> Task objective:
Restate the whole listing exactly.

....

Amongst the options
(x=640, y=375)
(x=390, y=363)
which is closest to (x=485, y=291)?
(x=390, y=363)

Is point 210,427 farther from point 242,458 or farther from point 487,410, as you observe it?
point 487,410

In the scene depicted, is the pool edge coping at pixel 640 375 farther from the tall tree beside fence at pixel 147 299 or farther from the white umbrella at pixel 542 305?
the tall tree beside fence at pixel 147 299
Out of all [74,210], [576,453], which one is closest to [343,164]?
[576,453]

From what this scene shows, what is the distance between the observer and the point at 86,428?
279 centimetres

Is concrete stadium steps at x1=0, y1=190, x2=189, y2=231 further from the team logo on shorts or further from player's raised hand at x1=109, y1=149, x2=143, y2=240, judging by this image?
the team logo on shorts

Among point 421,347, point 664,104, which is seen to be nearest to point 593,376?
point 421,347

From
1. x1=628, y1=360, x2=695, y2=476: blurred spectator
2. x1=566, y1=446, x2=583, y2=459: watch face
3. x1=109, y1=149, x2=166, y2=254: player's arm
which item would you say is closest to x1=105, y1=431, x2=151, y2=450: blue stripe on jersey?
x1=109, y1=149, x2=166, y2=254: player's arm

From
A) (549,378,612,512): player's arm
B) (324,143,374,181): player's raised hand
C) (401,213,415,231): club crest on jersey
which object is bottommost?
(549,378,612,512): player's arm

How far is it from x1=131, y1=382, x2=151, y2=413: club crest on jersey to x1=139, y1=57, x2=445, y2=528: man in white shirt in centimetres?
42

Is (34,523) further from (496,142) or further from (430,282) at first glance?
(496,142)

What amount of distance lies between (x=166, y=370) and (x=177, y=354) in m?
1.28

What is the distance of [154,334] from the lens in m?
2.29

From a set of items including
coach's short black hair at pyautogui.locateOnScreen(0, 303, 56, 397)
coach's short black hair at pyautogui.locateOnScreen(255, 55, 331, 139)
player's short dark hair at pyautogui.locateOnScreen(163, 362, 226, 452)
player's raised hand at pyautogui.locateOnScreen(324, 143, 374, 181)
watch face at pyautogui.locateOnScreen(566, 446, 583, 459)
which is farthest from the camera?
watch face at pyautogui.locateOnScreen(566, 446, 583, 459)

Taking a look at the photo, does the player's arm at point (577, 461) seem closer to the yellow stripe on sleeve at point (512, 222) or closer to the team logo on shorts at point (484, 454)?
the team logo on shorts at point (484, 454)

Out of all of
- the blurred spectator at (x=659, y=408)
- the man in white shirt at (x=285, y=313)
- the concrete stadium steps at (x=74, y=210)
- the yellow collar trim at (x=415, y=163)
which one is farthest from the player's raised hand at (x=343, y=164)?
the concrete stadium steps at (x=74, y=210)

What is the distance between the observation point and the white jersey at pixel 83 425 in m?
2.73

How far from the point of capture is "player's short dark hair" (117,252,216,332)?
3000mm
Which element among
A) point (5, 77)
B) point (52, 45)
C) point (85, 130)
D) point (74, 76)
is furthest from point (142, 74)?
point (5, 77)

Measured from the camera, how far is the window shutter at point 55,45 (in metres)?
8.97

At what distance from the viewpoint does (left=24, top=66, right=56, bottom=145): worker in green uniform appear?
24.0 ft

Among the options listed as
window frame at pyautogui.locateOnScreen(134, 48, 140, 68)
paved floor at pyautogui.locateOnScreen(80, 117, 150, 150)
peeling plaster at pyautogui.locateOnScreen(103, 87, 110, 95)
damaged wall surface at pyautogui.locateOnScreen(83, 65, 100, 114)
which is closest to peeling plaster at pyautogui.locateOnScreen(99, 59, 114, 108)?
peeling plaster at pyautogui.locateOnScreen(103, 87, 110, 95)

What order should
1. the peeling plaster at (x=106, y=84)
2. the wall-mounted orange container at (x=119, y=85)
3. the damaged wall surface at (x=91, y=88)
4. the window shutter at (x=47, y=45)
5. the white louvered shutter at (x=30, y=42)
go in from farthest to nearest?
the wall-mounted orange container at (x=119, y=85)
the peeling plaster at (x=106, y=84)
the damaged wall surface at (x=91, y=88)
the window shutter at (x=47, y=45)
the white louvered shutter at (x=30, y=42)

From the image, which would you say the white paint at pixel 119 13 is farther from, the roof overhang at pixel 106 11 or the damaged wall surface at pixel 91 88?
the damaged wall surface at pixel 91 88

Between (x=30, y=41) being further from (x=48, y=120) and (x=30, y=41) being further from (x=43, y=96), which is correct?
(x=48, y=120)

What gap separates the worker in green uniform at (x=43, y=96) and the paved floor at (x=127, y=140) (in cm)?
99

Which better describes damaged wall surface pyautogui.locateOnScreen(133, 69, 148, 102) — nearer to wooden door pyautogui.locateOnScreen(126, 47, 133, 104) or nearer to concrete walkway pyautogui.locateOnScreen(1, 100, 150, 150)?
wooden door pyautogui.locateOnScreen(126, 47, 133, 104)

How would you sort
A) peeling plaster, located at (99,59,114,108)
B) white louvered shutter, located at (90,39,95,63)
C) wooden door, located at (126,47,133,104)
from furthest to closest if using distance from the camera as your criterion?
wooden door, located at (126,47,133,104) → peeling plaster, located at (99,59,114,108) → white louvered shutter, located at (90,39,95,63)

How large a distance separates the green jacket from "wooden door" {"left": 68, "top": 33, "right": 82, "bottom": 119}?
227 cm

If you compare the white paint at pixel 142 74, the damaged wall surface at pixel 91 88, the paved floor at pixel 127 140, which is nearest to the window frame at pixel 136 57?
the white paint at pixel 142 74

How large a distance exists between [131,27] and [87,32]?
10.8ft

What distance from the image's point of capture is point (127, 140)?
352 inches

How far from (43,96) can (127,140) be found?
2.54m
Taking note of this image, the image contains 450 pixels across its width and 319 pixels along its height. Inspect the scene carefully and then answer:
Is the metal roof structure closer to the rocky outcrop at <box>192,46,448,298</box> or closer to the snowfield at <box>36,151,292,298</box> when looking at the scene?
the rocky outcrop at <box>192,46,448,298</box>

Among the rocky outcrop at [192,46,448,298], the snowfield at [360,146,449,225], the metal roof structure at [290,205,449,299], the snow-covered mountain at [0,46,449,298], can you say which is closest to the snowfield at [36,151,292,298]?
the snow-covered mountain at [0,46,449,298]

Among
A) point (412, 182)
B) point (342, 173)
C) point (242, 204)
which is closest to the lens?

....

> Written response:
Amongst the options
(x=640, y=375)
(x=390, y=363)
which is closest to (x=485, y=291)?
(x=390, y=363)

Is point 210,427 farther from point 242,458 or farther from point 487,410, as you observe it?
point 487,410

In the scene depicted, is the pool edge coping at pixel 640 375 farther from the tall tree beside fence at pixel 147 299 or farther from the white umbrella at pixel 542 305?
the tall tree beside fence at pixel 147 299
Out of all [74,210], [576,453], which one is closest to [343,164]?
[576,453]

From what this scene shows, what is the distance between the observer and the point at 86,428?
279 centimetres

Is concrete stadium steps at x1=0, y1=190, x2=189, y2=231 further from the team logo on shorts or further from player's raised hand at x1=109, y1=149, x2=143, y2=240, judging by this image?
the team logo on shorts

Among point 421,347, point 664,104, which is seen to be nearest to point 593,376?
point 421,347

From
1. x1=628, y1=360, x2=695, y2=476: blurred spectator
2. x1=566, y1=446, x2=583, y2=459: watch face
3. x1=109, y1=149, x2=166, y2=254: player's arm
which item would you say is closest to x1=105, y1=431, x2=151, y2=450: blue stripe on jersey?
x1=109, y1=149, x2=166, y2=254: player's arm

From
A) (549,378,612,512): player's arm
B) (324,143,374,181): player's raised hand
C) (401,213,415,231): club crest on jersey
which object is bottommost?
(549,378,612,512): player's arm

How far is it from x1=131, y1=382, x2=151, y2=413: club crest on jersey to x1=139, y1=57, x2=445, y2=528: man in white shirt in centimetres?
42

Is (34,523) further from (496,142) or further from (430,282) at first glance?
(496,142)

What amount of distance lies between (x=166, y=370) and (x=177, y=354) in m?
1.28

What is the distance of [154,334] from the lens in m?
2.29

From a set of items including
coach's short black hair at pyautogui.locateOnScreen(0, 303, 56, 397)
coach's short black hair at pyautogui.locateOnScreen(255, 55, 331, 139)
player's short dark hair at pyautogui.locateOnScreen(163, 362, 226, 452)
player's raised hand at pyautogui.locateOnScreen(324, 143, 374, 181)
watch face at pyautogui.locateOnScreen(566, 446, 583, 459)
which is farthest from the camera?
watch face at pyautogui.locateOnScreen(566, 446, 583, 459)

Taking a look at the photo, does the player's arm at point (577, 461) seem closer to the yellow stripe on sleeve at point (512, 222) or closer to the team logo on shorts at point (484, 454)?
the team logo on shorts at point (484, 454)

Out of all of
- the blurred spectator at (x=659, y=408)
- the man in white shirt at (x=285, y=313)
- the concrete stadium steps at (x=74, y=210)
- the yellow collar trim at (x=415, y=163)
which one is farthest from the player's raised hand at (x=343, y=164)?
the concrete stadium steps at (x=74, y=210)

What is the distance between the observation point and the white jersey at pixel 83 425 in m?
2.73

How far from the point of capture is "player's short dark hair" (117,252,216,332)?
3000mm
Which element among
A) point (5, 77)
B) point (52, 45)
C) point (85, 130)
D) point (74, 76)
is furthest from point (142, 74)?
point (5, 77)

Measured from the camera, how far is the window shutter at point 55,45 (in metres)?
8.97

At what distance from the viewpoint does (left=24, top=66, right=56, bottom=145): worker in green uniform appear?
24.0 ft

Among the options listed as
window frame at pyautogui.locateOnScreen(134, 48, 140, 68)
paved floor at pyautogui.locateOnScreen(80, 117, 150, 150)
peeling plaster at pyautogui.locateOnScreen(103, 87, 110, 95)
damaged wall surface at pyautogui.locateOnScreen(83, 65, 100, 114)
which is closest to peeling plaster at pyautogui.locateOnScreen(99, 59, 114, 108)?
peeling plaster at pyautogui.locateOnScreen(103, 87, 110, 95)

What order should
1. the peeling plaster at (x=106, y=84)
2. the wall-mounted orange container at (x=119, y=85)
3. the damaged wall surface at (x=91, y=88)
4. the window shutter at (x=47, y=45)
5. the white louvered shutter at (x=30, y=42)
go in from farthest to nearest?
the wall-mounted orange container at (x=119, y=85)
the peeling plaster at (x=106, y=84)
the damaged wall surface at (x=91, y=88)
the window shutter at (x=47, y=45)
the white louvered shutter at (x=30, y=42)

From the image, which would you say the white paint at pixel 119 13 is farther from, the roof overhang at pixel 106 11 or the damaged wall surface at pixel 91 88?
the damaged wall surface at pixel 91 88

Between (x=30, y=41) being further from (x=48, y=120) and (x=30, y=41) being further from (x=43, y=96), which is correct?
(x=48, y=120)

What gap separates the worker in green uniform at (x=43, y=96) and the paved floor at (x=127, y=140) (in cm)?
99

Which better describes damaged wall surface pyautogui.locateOnScreen(133, 69, 148, 102) — nearer to wooden door pyautogui.locateOnScreen(126, 47, 133, 104) or nearer to concrete walkway pyautogui.locateOnScreen(1, 100, 150, 150)?
wooden door pyautogui.locateOnScreen(126, 47, 133, 104)

How would you sort
A) peeling plaster, located at (99,59,114,108)
B) white louvered shutter, located at (90,39,95,63)
C) wooden door, located at (126,47,133,104)
from furthest to closest if using distance from the camera as your criterion?
wooden door, located at (126,47,133,104) → peeling plaster, located at (99,59,114,108) → white louvered shutter, located at (90,39,95,63)

How large a distance separates the green jacket from "wooden door" {"left": 68, "top": 33, "right": 82, "bottom": 119}?
227 cm

If you compare the white paint at pixel 142 74, the damaged wall surface at pixel 91 88, the paved floor at pixel 127 140, which is nearest to the window frame at pixel 136 57?
the white paint at pixel 142 74

How large a distance exists between [131,27] and [87,32]?
10.8ft

What distance from the image's point of capture is point (127, 140)?
352 inches

How far from (43,96) can (127,140) be found?
2.54m
Taking note of this image, the image contains 450 pixels across its width and 319 pixels along its height. Inspect the scene carefully and then answer:
Is the metal roof structure closer to the rocky outcrop at <box>192,46,448,298</box> or closer to the snowfield at <box>36,151,292,298</box> when looking at the scene?
the rocky outcrop at <box>192,46,448,298</box>

Among the rocky outcrop at [192,46,448,298], the snowfield at [360,146,449,225], the metal roof structure at [290,205,449,299], the snow-covered mountain at [0,46,449,298], can you say which is closest to the snowfield at [36,151,292,298]?
the snow-covered mountain at [0,46,449,298]

Among
A) point (412, 182)
B) point (342, 173)
C) point (242, 204)
which is closest to the lens?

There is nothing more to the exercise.